The cystic fibrosis trans membrane regulator (CFTR) protein is essential for
ion and fluid homeostasis of epithelial surfaces, and mutated in cystic
fibrosis (CF). CF disease severity is highly variable between subjects and
associated with CFTR mutations that confer CFTR residual function. Using
various primary cell models from CF patients (organoids), we found beta-2
adrenergic receptor agonists (B2-agonists) as potent activators of CFTR in
patients with residual CTFR function. Importantly, we also found large
differences in B2-agonist-induced swelling between CFTR genotype-identical
organoids, suggesting that CFTR-genotype is not sufficient to identify clinical
responders.
Based on these in vitro findings we performed the ABBA I study in which we
investigated if we also could measure a CFTR stimulating effect of salbutamol
in vivo and, if we could measure an effect in vivo, which of the two treatments
that were used in the study (oral or aerosol) was the most potent to stimulate
CFTR. In this study we found a CFTR-stimulating effect in vivo of oral
salbutamol but not of inhaled salbutamol. Also treatment with oral salbutamol
turned out to have a better outcome on in vitro and in vivo CFTR-function-tests
than treatment with salbutamol aerosol.

Primary objective of this study is to evaluate the clinical effect of a long
term treatment (8 weeks) with oral B2-agonists in CF patients with residual
CFTR function, especially on lung function (spirometry and airway resistance).

Secondary objectives are to:
1. Evaluate the correlations between individual B2-agonist-induced CFTR
function in vitro (organoid-based measurements) and the long term clinical
treatment effect (eg. lung function and airway resistance).
2. Assess the effect of the salbutamol concentration in the blood on CFTR
function in the background of patient specific parameters. We will do this by
examining the CFTR-stimulating potential of the patients* blood in vitro (in
the organoid model).

A multicentre, open label intervention study.

After baseline measurements all patients will be assigned to receive oral
Salbutamol, during 8 weeks up untill 24 hours prior to the second study visit.

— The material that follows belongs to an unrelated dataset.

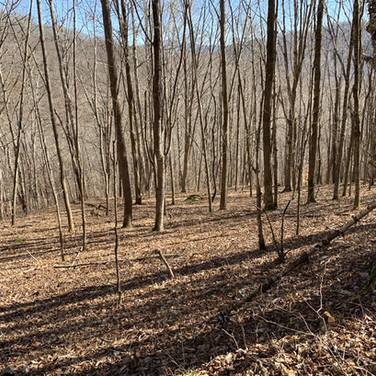 Heavily Wooded Land in Avery County NC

Patients participating in this study will be treated at home and will visit the
hospital for two study visits. Salbutamol has been used in clinical practice
for over decades in patients with asthma and no serious side effects have been
reported. Therefor we do not expect serious problems or side effects during
this study. Based on the results of the ABBA I study and a clear diminutions of
CF symptoms in a number of patients with a compound/A455E or compound/R117H
mutation who have been treated with an oral B2-agonist as part of their regular
care we expect to see a clear clinical effect of long term treatment with oral
salbutamol. When our hypothesis is confirmed, this is a major benefit for the
patient. Not only during the study period but also for their further treatment.
When this study confirms our hypothesis that organoids can predict clinical
responders, this is a major benefit not only for the CF population but also for
the individual patient. With the use of organoids we will then be able to
generate optimal treatment strategies for individuals based on (combinations
of) current and future drugs with only limited patient discomfort.